Saahira was already moving.
She slipped out quietly, returning within moments with a glass of water, and knelt beside Lady Irina with the gentle, unhurried ease of someone who understood that sometimes the only thing you could offer was something small and practical and real.
Saahira waited untill lady Irina had somewhat recovered her composure, taking short breaths, unevenly, the way one breathed when one was trying to find one’s way back to the surface.
The room waited for her.
When she had steadied herself enough- not fully, not even close, but enough- Andrei began to speak.
He told her everything.
His voice was low and even as he began by sharing that it was Ivanovich Corporation, about the person within it who had seen an opportunity and taken it, who had arranged the betrayal and placed the blame on their father.
He told her how their father had survived. Not through luck, but through the intervention of someone more powerful, someone whose interest in the situation had less to do with mercy and more with the cold desire for a talent that could serve them better.
How the deal had been struck, their father’s memories, his will, his freedom, given over entirely in exchange for a promise. The safety of his family. Nothing more. Nothing less.
He told her how they discovered their father some time ago, only because their employer had crossed paths with the Ivanovich Corporation in an incident.
It was the same person who had intervened to clear his name, to erase the word that had followed all of them for so many years, to give them back at least that much.
And how, currently, he was someone who wouldn’t even recognize them, and how now, after all of it, they had the means to bring him home. Not the ghost of him with his face, but the father that had been taken from them so long ago.

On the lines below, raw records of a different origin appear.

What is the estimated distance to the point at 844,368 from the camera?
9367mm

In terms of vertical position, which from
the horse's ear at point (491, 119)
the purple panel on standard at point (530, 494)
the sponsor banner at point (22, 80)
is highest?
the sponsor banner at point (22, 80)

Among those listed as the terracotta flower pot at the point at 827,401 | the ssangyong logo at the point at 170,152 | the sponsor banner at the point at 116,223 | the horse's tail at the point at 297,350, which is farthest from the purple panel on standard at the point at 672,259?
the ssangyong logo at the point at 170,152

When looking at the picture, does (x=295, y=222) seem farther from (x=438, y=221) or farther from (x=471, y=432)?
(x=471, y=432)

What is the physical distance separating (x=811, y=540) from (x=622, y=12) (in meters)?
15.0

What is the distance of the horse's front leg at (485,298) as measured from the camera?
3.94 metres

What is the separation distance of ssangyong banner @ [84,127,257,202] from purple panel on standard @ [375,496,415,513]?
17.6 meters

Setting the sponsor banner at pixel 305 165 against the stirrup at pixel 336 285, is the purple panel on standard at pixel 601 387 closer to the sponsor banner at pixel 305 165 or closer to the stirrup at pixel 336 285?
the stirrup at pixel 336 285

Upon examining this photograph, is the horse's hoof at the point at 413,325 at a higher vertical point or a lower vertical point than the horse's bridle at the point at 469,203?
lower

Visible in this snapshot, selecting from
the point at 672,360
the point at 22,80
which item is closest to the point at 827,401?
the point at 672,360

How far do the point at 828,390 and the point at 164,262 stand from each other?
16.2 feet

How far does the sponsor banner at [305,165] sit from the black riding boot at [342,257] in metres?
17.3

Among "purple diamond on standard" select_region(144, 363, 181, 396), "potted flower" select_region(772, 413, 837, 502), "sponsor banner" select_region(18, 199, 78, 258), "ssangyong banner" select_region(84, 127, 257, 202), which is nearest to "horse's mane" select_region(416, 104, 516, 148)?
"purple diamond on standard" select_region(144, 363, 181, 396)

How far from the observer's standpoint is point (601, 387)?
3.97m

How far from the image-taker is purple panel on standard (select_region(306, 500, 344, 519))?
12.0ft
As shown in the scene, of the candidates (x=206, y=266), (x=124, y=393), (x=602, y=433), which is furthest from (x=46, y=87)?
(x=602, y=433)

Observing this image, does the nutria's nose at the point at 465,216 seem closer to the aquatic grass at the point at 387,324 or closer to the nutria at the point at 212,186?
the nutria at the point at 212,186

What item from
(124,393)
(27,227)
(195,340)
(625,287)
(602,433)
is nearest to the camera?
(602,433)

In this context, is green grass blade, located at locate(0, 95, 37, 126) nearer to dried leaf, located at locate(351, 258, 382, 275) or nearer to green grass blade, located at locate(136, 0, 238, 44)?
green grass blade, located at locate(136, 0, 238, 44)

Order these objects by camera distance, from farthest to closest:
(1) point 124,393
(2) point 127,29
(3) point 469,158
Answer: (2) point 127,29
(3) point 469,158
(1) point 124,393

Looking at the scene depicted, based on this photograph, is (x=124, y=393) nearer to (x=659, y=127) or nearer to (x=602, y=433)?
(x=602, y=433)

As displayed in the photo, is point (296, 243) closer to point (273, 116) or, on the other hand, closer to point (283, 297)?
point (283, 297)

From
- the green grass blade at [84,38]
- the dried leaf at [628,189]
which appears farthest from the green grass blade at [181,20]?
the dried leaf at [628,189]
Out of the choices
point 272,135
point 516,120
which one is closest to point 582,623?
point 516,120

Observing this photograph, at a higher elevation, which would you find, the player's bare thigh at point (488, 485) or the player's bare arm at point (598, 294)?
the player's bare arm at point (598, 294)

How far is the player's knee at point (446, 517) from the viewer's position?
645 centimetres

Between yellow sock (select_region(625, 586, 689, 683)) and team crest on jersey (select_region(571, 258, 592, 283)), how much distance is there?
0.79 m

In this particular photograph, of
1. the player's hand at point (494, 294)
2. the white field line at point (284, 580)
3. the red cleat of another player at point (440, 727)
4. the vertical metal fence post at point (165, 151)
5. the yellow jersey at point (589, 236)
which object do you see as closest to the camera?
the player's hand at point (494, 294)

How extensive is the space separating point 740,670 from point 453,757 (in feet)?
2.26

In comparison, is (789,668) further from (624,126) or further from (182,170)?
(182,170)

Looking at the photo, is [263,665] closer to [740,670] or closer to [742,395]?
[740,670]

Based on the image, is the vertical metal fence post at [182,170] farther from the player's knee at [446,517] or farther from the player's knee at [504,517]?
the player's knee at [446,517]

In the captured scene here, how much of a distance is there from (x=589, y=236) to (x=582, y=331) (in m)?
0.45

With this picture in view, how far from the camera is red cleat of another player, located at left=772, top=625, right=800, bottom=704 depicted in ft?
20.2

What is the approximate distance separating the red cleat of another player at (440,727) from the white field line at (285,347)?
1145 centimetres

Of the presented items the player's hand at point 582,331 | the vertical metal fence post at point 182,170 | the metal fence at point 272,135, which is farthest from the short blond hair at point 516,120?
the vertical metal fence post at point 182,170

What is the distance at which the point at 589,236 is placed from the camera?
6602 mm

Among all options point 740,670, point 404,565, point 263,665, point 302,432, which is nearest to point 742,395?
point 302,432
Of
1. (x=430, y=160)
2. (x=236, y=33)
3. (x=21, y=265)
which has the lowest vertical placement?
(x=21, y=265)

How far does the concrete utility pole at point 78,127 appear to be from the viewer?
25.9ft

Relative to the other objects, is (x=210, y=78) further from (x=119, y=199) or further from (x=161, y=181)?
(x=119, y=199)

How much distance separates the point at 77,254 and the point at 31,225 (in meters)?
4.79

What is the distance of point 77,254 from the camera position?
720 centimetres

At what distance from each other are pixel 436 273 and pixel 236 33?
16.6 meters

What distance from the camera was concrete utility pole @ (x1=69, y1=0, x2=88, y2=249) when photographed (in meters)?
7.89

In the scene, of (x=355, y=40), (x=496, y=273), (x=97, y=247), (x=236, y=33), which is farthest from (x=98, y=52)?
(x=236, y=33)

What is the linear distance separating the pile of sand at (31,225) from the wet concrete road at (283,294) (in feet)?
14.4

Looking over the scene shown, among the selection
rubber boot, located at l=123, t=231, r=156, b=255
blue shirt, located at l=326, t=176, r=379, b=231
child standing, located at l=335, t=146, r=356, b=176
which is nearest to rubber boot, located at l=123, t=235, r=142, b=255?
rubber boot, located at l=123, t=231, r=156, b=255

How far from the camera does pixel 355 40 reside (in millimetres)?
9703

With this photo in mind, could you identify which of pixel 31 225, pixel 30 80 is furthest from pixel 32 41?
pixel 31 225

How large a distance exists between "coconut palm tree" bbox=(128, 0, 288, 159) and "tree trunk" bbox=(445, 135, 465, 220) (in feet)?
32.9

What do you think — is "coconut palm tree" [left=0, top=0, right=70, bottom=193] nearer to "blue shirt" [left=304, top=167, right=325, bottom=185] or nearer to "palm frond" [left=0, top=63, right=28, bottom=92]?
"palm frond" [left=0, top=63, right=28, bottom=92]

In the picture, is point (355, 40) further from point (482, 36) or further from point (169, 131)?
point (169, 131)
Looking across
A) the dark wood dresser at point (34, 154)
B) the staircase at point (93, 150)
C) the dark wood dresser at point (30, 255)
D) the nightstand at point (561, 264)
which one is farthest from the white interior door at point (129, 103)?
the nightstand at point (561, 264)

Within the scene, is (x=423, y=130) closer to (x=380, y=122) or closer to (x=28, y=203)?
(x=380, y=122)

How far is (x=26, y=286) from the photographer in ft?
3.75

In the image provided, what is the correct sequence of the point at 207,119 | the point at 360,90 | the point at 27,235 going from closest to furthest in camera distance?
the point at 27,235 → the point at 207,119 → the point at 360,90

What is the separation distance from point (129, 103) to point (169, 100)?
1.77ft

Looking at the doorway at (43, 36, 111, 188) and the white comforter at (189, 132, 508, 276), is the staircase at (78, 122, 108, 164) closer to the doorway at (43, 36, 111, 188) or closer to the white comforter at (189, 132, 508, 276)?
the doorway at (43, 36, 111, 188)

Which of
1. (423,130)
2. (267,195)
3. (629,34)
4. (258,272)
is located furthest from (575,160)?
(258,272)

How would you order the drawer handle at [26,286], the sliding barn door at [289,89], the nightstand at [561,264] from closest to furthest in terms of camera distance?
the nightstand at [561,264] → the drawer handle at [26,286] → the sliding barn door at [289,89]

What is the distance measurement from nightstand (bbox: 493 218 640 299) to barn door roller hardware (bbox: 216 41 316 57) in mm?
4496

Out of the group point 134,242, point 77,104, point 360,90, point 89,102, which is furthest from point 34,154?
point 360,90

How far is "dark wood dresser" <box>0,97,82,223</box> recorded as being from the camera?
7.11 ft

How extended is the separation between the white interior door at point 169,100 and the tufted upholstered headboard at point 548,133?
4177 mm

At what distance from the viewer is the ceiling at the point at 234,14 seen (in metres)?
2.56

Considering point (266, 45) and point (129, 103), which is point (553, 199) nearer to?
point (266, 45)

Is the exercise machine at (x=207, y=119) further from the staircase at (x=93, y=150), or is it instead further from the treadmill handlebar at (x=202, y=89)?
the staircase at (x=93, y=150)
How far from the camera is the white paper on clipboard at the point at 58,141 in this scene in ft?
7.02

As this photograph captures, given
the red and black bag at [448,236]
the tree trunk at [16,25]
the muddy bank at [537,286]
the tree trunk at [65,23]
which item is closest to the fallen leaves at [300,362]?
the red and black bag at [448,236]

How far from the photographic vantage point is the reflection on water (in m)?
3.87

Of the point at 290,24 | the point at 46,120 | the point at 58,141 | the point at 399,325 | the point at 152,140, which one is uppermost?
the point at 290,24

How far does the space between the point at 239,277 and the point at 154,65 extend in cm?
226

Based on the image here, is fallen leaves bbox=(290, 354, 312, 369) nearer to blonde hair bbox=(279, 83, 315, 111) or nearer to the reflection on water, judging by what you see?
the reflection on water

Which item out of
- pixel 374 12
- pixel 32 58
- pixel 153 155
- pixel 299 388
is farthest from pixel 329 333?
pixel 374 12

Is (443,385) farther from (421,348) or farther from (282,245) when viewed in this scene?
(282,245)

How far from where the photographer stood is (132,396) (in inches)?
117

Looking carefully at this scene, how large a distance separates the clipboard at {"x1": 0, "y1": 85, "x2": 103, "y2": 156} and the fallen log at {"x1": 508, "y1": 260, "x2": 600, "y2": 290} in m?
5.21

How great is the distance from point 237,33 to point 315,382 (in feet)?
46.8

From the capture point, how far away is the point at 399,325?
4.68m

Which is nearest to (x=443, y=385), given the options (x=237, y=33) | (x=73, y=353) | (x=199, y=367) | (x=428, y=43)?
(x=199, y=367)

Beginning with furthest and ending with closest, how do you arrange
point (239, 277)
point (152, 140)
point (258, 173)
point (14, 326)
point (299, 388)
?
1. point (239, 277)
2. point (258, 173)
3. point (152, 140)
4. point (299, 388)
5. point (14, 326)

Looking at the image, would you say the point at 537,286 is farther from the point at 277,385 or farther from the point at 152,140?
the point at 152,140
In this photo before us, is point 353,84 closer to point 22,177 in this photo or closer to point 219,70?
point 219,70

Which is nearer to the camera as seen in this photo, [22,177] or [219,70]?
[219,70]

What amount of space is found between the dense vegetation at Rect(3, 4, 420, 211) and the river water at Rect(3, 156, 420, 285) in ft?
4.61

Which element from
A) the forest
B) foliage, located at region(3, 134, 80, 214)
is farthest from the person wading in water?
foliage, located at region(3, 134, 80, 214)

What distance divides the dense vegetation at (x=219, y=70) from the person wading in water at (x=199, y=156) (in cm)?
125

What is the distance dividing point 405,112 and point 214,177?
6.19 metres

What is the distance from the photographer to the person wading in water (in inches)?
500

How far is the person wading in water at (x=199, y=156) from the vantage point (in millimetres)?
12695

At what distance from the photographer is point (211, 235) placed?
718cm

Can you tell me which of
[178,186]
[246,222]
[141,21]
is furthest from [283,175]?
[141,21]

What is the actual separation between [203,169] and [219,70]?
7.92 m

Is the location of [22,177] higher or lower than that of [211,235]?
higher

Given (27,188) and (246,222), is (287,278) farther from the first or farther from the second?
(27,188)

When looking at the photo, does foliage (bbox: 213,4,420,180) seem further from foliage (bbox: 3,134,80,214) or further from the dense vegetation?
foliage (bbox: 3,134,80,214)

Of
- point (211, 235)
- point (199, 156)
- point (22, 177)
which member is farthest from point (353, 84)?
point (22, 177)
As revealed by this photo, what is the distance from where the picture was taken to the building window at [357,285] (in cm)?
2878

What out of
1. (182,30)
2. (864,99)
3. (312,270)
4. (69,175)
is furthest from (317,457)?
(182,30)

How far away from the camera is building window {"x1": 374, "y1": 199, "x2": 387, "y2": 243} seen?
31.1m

Lady Irina listened to all of it without interrupting. Her hands were folded in her lap, held together with force so they wouldn’t tremble, eyes held fixed so she wouldn’t break down once more.
When Andrei finished, the room was quiet again.
Venedikt, sitting at his mother’s feet, looked up, and his voice, which had been the one of assurance, softened into something that carried his own sadness, but also with the dependable strength he had built through years of hardship.
"Mother," he said quietly. "We will return home with Father."
-----
Half an hour had passed since the truth had been revealed, and Lady Irina had, alongside others, come to accept it.
The house, the tears, the weight of everything that had filled that living room, all of it was behind them now, replaced by the quiet hum of the car cutting through the wind, the skyline of New York rising and falling outside the windows as they moved deeper into the heart of it.
Alex had contacted Magnus through Zero, and the response had come quickly, with the revelation that Magnus was already in America, already in New York, with Sir Slavik with him.
It was hardly surprising. The man had made it abundantly clear what he wanted. A Sin General’s heart, and now that he knew the Shadow Oblivian had it, he had simply been patient about collecting it, as if certain that it would be handed to him.
The three brothers sat in silence, each folded into their own quiet, the earlier weight of the afternoon not gone so much as set aside, their minds no longer weighted by their earlier challenges.
The silence was eventually broken by Venedikt.
"Alex." His voice carried none of the emotion that had marked the last few hours, clean, measured, and returned entirely to itself. "Is Sophie fine?"
The question was not without reason. Just before they had left, Alex had pulled his sister aside, a brief, private exchange, one on one. And by all appearances, it had gone without complication... or as close to it as Alex expected to be.
"As I said," Alex replied, "She is perfectly fine with abandoning the Chaos Queen legacy and friends she had created among the chaos spawns."
The words came out even and unhurried.
But the conversation flickered through his memory the moment he said them, clear and immediate, the way things lodged themselves when they carried an uncertain aspect your mind refused to put down. The soul-chilling realization that had arrived quietly in the middle of it, without warning, was still coldly clear in his mind.